I hate that the old cliché is true, but I’ve done some of my best writing when I’ve been incredibly unhappy. Glutton for punishment that I am, I’ve been able to take psychic pain and turn it into prose on numerous occasions (some of which have even been published). I only wish that this worked for physical pain. In case you were wondering, or in case you didn’t already know from personal experience, it doesn’t help one bit.
Oh, maybe it would help if you needed to describe pain as wearing a belt that had been cinched too tightly. Or getting kicked in the back repeatedly.

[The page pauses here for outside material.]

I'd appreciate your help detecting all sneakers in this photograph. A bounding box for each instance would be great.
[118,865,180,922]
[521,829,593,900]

Or pain that makes your eyes tingle, sparkles your vision, and feels like a cinderblock has landed on your back. That last one was really fun. I hope I never encounter that one again.

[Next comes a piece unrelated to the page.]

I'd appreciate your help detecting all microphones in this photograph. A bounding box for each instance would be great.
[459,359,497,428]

Certain kinds of pain make it impossible to concentrate. Even 100-word bursts are difficult to muster, because you’re concentrating on the pain instead. Or rather, you’re very focused on not doing anything to make the pain worse: should I move this way or that way? Sit or stand? Lie down? Back, belly, or side? Which side? How do I get up if I’m lying down? Is there something I can lean on? (Note: the answer to all these is, apparently, sit. Don’t stand, and whatever you do, for God’s sake, don’t lie down. Sleep in the recliner. In the morning you’ll be grateful you did.)
You get out the back brace you were fitted for the first time this happened, eight years ago. Unfortunately, you were twenty poounds lighter back then and now the fit is, well, a bit snug. (Will losing weight help with the back pain? you ask yourself.) You look down and see how you’re walking and imagine yourself at age 70 or 80, moving like this. Your eye starts to water and you wonder, is this possibly related?
The worst part is wondering how long it will last. Is it going to be a week, a month? Two months? Maybe this is the time that it’s never going to end, that it’s just going to be something you have to manage.
Wow, this is the most I’ve written in one go all week long. See what I said about pain?